» DATA SHOWN:
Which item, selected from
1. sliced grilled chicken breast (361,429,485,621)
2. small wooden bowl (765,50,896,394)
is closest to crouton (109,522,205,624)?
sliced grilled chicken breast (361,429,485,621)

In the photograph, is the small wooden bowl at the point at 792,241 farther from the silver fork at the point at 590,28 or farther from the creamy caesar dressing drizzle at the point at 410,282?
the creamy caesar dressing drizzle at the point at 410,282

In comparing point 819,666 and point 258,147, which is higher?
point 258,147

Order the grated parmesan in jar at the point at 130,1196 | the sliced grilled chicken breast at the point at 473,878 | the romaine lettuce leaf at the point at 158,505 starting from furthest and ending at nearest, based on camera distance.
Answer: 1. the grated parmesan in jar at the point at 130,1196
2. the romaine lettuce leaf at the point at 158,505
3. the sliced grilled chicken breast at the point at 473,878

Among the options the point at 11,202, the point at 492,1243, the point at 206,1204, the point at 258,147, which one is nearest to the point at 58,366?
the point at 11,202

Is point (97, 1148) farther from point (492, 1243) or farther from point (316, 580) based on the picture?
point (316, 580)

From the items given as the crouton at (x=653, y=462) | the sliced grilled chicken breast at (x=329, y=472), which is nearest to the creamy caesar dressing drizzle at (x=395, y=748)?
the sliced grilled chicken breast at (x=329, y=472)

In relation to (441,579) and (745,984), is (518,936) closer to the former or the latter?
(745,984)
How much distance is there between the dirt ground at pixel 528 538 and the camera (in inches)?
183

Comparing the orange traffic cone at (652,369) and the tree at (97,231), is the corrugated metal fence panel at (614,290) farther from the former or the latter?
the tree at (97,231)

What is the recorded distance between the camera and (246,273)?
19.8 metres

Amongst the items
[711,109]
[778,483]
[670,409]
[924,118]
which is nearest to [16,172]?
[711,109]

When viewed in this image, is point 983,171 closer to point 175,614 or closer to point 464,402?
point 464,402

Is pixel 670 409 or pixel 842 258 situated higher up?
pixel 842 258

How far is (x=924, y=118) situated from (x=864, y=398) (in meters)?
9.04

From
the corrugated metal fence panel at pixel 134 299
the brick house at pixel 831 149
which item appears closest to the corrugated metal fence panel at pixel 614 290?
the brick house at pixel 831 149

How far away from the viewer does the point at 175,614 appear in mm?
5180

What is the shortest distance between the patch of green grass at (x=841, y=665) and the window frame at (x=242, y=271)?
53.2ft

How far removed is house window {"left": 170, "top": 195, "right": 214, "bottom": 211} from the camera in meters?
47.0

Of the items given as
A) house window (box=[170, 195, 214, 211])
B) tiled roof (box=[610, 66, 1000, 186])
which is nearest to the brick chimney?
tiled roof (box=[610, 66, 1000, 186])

» WHAT TO PRODUCE:
Can you express the lines from the one containing "Of the items given as" through the last line as a Markdown table with the columns "Row" and "Line Text", numbering each row and leaving out blank lines?

» THE SOLUTION:
| Row | Line Text |
|---|---|
| 1 | Of the items given as |
| 2 | A) house window (box=[170, 195, 214, 211]) |
| 3 | B) tiled roof (box=[610, 66, 1000, 186]) |
| 4 | which is nearest to the brick chimney? |
| 5 | tiled roof (box=[610, 66, 1000, 186]) |